YOUR GOAL
Using the entries below, output exactly the line containing "How far away is the green" and all lines that follow it to the end.

RECORD EXTRACTS
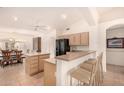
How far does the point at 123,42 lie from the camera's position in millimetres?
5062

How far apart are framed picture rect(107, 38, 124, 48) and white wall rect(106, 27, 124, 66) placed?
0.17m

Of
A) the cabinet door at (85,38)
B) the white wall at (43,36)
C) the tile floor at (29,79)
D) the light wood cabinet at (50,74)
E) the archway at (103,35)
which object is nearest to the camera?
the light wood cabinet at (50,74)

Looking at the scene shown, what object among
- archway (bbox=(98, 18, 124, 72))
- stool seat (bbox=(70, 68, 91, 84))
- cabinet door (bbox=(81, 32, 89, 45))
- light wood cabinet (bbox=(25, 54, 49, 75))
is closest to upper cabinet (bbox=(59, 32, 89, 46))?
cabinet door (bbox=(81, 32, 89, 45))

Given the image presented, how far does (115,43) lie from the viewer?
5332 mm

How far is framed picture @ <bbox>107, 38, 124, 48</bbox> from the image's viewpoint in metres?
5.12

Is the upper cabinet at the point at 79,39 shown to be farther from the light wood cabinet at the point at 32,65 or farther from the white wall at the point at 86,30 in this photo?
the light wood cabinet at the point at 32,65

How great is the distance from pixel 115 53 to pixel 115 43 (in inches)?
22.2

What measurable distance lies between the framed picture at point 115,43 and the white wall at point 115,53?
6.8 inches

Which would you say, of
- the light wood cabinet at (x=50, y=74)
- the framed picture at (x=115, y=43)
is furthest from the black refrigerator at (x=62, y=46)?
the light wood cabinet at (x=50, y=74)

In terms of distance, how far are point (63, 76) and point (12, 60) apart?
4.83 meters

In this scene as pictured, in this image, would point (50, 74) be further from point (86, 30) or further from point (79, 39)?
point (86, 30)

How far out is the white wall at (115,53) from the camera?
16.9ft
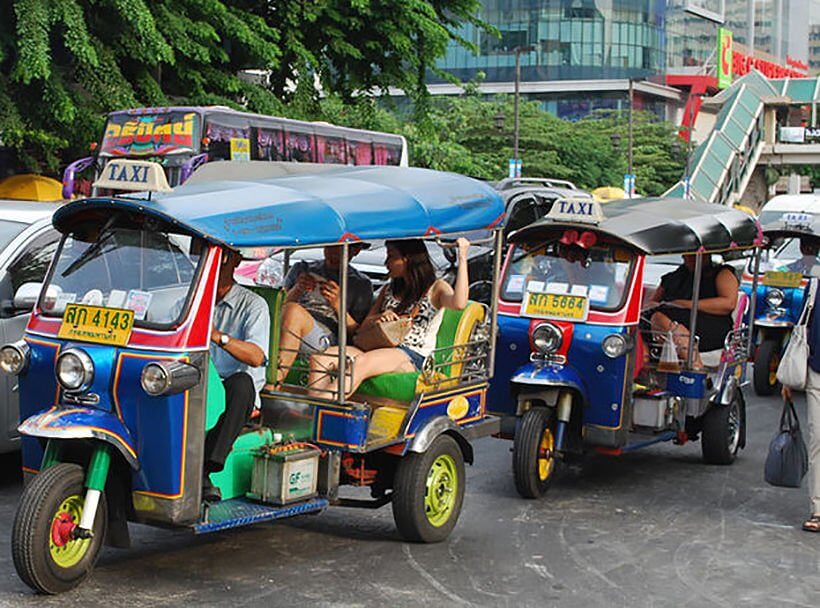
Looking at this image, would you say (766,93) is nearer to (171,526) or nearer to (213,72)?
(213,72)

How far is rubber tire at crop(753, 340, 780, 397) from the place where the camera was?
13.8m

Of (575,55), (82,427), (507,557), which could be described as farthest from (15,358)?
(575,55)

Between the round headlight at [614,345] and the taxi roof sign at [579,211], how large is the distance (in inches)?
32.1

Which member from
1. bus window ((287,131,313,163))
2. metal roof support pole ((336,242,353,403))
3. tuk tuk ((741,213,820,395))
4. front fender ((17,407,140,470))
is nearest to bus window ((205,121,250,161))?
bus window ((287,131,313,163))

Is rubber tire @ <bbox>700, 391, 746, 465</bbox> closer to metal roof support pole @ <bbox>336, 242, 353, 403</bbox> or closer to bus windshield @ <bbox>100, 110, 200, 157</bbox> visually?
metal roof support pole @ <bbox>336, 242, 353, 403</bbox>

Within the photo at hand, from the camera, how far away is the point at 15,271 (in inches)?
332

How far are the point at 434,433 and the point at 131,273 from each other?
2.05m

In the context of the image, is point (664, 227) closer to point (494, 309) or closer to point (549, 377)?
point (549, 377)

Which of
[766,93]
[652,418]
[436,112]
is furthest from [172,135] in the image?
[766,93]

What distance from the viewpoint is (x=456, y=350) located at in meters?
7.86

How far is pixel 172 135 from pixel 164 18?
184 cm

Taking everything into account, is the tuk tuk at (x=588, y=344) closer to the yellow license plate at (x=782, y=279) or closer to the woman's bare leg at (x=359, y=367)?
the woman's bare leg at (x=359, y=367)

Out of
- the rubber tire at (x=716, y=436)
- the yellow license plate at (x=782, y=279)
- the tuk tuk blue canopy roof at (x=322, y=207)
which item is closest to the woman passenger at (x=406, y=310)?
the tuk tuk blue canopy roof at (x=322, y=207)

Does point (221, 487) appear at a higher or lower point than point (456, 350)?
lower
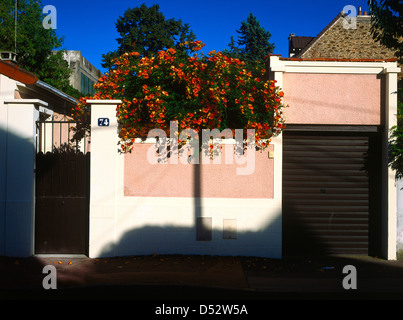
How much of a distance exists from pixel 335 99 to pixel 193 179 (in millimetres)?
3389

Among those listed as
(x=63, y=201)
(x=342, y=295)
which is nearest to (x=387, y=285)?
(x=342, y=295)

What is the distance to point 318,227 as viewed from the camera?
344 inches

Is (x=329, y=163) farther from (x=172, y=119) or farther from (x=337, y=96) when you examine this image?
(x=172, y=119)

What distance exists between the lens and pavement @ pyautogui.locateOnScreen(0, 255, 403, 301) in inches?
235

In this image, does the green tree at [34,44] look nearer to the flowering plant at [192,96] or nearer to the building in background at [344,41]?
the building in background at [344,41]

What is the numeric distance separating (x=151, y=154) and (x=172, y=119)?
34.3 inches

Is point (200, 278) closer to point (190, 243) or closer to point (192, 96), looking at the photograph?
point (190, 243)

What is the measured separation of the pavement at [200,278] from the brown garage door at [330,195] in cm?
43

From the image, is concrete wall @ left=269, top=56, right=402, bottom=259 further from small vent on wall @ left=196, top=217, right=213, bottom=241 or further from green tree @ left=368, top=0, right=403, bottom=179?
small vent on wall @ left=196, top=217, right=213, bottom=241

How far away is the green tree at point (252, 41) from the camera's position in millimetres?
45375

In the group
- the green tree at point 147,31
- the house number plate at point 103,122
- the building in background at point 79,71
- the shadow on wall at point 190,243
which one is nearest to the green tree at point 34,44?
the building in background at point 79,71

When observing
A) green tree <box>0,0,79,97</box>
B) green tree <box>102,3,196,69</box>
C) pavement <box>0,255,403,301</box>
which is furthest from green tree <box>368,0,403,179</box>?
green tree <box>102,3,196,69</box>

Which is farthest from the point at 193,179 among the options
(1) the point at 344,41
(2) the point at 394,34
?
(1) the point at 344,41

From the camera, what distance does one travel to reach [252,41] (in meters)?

FULL ANSWER
How far away is the green tree at point (252, 41) from the camera's position in millimetres?
45375

In the group
- the green tree at point 147,31
- the house number plate at point 103,122
- the building in background at point 79,71
- the shadow on wall at point 190,243
which one is nearest to the green tree at point 34,44?
the building in background at point 79,71

When observing
A) green tree <box>0,0,79,97</box>
B) green tree <box>102,3,196,69</box>
C) pavement <box>0,255,403,301</box>
which is furthest from green tree <box>368,0,403,179</box>?
green tree <box>102,3,196,69</box>

Which is farthest from the point at 193,179 among the options
(1) the point at 344,41
(2) the point at 394,34
?
(1) the point at 344,41

From the camera, what distance does one travel to reach [252,41] (in meters)?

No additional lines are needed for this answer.